Submitted by Aaron Arkin.
Alice-And-Jack is a recent PBS fictional 6-part dramatic series about two opposites, but like the elided title of this essay, feel complete only when together. Alice is a high-maintenance financial analyst and successful hedge fund owner; Jack is a biomedical researcher with a strong sense of purpose whose life revolves around work. Somewhat shy, he refers to himself as a “lab rat”.
They meet using an on-line dating service which Alice employs to troll for one-night stands. She is fast-talking, witty, challenging and provocative. Intrigued, Jack comes out of his shell and decides to go along with her suggestion for sex, winning (for the first time she tells him) a second one-night stand.
Thus begins a fifteen-year off-again-on-again intense relationship which, when they are not seeing each other, includes Jack marrying and divorcing someone else with whom he has a child, and his efforts to navigate the dating-world. At inexplicably random moments Alice intrudes in Jack’s life causing course-changing events, including precipitating his divorce. She almost marries someone else (ducks out on the day before her wedding to which by the way she invited Jack (he came)), and makes Jack rich by convincing him to invest in her hedge fund. When it looks like they may never get together again they meet (in a plot-contrivance with a nod to predestination) by chance in Cuba.
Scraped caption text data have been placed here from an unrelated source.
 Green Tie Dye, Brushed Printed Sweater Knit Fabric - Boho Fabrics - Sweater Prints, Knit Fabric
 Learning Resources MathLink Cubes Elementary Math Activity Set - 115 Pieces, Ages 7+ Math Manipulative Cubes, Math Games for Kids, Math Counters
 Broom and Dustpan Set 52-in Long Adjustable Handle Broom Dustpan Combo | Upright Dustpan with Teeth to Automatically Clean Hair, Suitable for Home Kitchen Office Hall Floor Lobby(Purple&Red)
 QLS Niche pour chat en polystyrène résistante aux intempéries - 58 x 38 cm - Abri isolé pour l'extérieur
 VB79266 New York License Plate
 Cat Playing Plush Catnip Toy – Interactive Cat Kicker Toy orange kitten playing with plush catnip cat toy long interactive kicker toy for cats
Abundantly clear now that Alice has skeletons in her closet, we also learn that she was a victim of child abuse, making it difficult if not impossible to sustain close or long-term relationships. For his part, Jack turns out to be a fool in the truest sense, not being able to see what everyone else around him can: that he needs to move on. Jack’s ex-wife, a more fully developed character (unusual for a secondary role), and one of the more reasonable people in this tale, gives him a clue, telling him that while she still loves him, she is over him (by this time she had remarried).
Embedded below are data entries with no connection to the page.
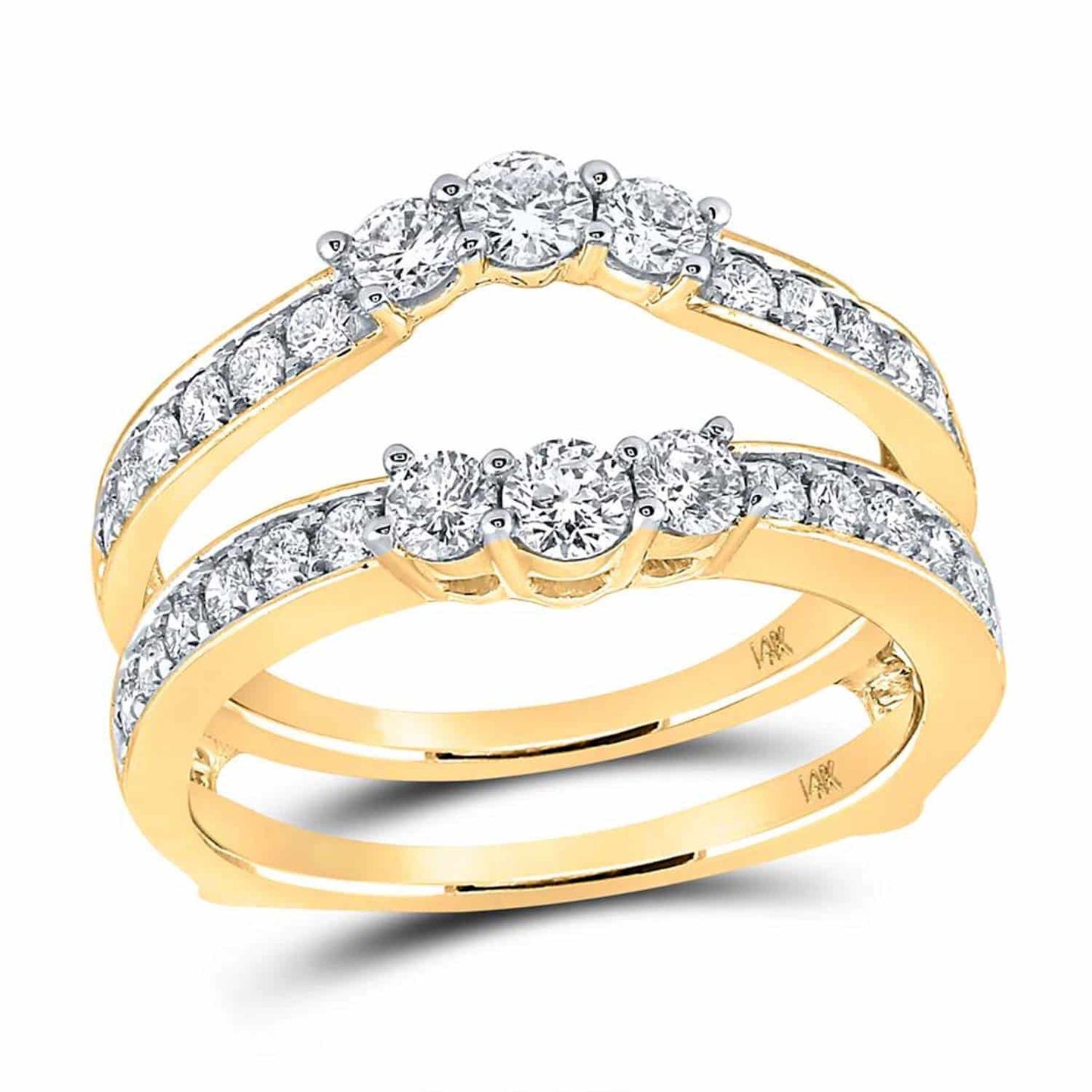 1CTW Real Diamond 14K Gold Yellow Wrap Guard Ring Enhancer
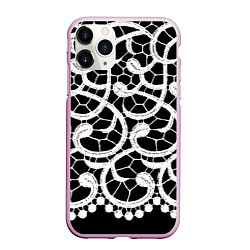 Чехол iPhone 11 Pro матовый Черно-белое кружево, цвет: 3D-розовый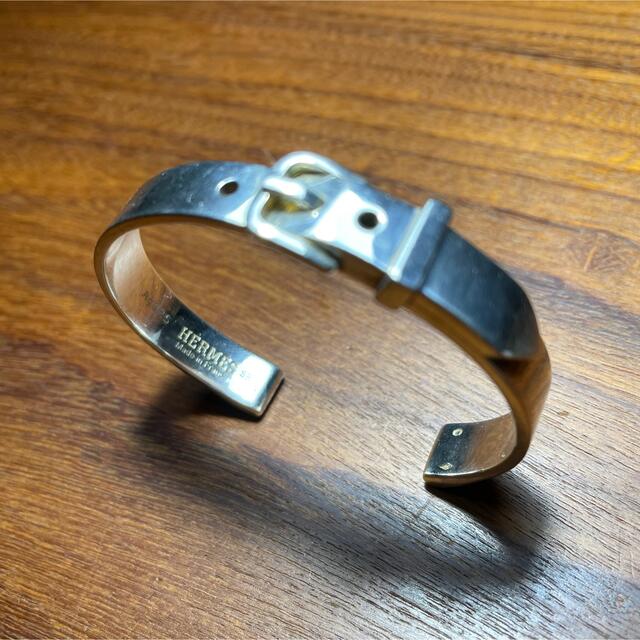 超人気新品 HERMÈS ブックルセリエ シルバーカフブレスレット SH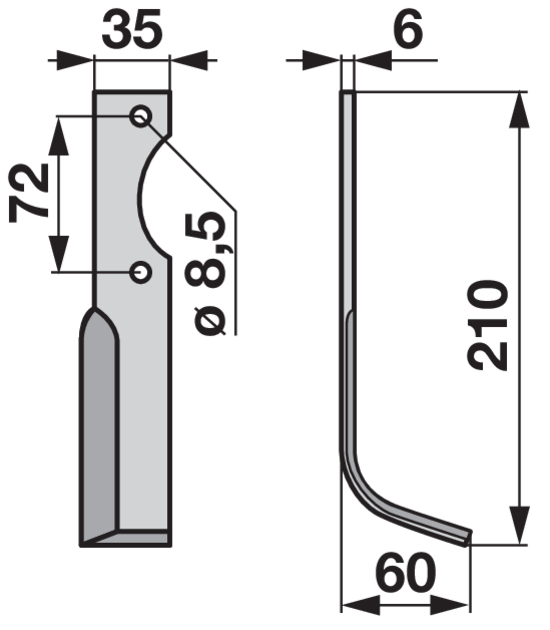 Fräsmesser Rechtsmesser Detailansicht: Sekundärbreite 35 mm, Stärke 6 mm, Bohrung 8,5 mm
Unfortunately, moving forward for Jack means going on match-making dates where he tries to explain to potential prospects that he is “available” although he is in love and always will be with Alice. In one memorable scene, a woman he has just hit it off with, upon receiving this news looks at him incredulously, gets up and leaves a befuddled Jack in the middle of dinner. If there is a lesson for doomed pairings here, it’s that although there may be no limit to the kind of person one may be attracted to or infatuated with, there definitely is a limit to how much baggage you can bring to a relationship and still make it work.
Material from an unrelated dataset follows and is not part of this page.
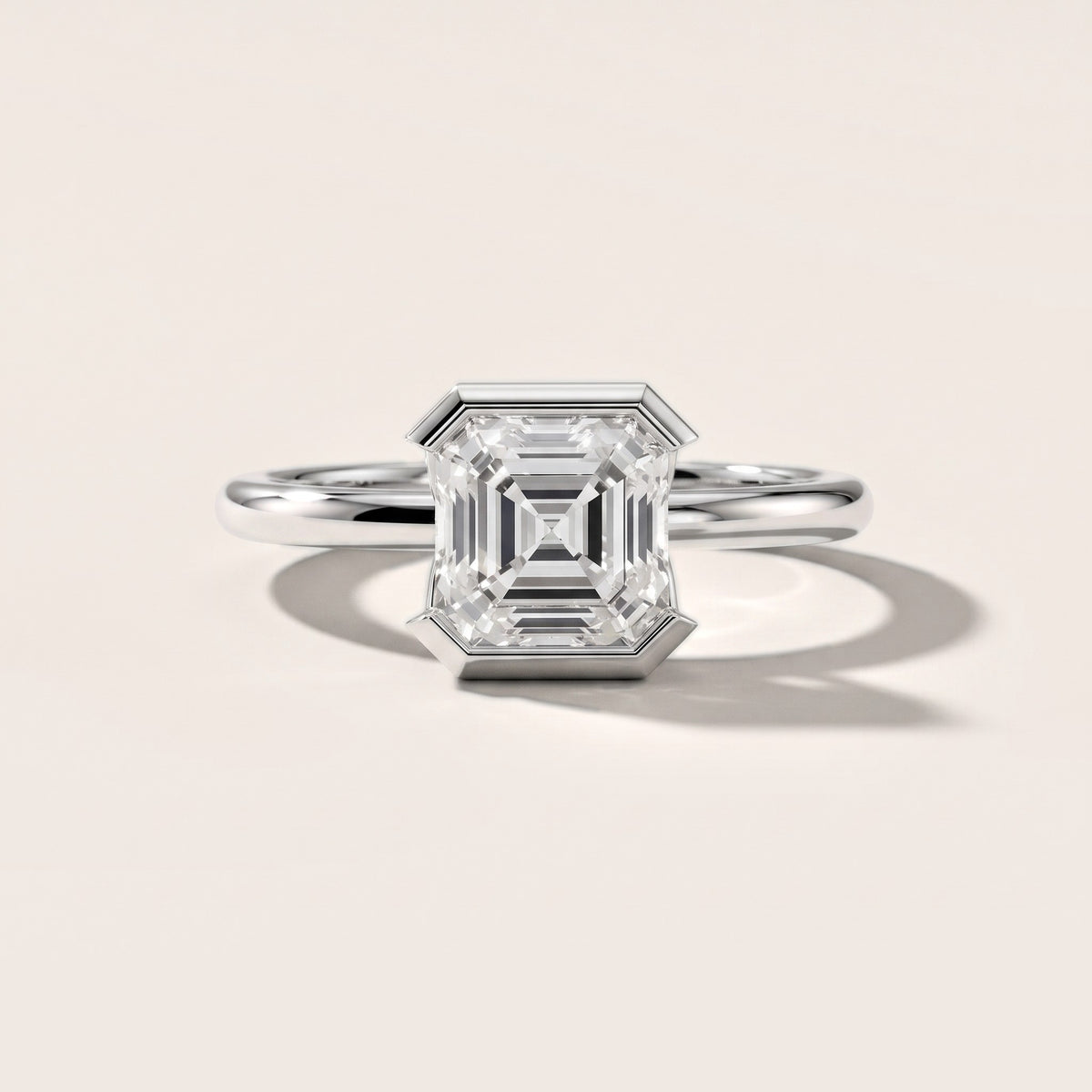 Bedford Half Bezel Solitaire Asscher Diamond Engagement Ring in Platinum - front.jpg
Bringing us to the present, and after 15 years of recurring and infrequent liaisons, Alice gets Jack to impregnate her and tells him she finally believes she is able to settle down in a loving and sustained relationship with him. Given the story-line that they both will soon expire from terminal illnesses, not even god is having any of this.
In the closing scenes, Jack’s daughter, now grown, learns more about Alice and Jack’s “special” relationship and arranges for Alice and Jack to be buried next to each other, achieving in death what they could not accomplish in life. Presumably, there are some unspecified life-lessons here that will help the daughter in the future (perhaps with a sequel in the works).
Despite its verisimilitude issues, the story remains very moving, give credit to the actors including the supporting cast, all whom are excellent; and as a bonus we get to see wonderful areas of London, making the city another character in the story. But if you are looking for what lessons these two provide about the difficulty couples can have navigating life together, I’m reminded of that old saying about the diner, who having finished a Chinese meal, was hungry an hour later.
Bob Warfield says
Aaron, THANKS for your review of these fraught, fascinating and all to real characters, confirming valued wisdom, insights, empathy revealed within narratives traversed in story touching generations to come.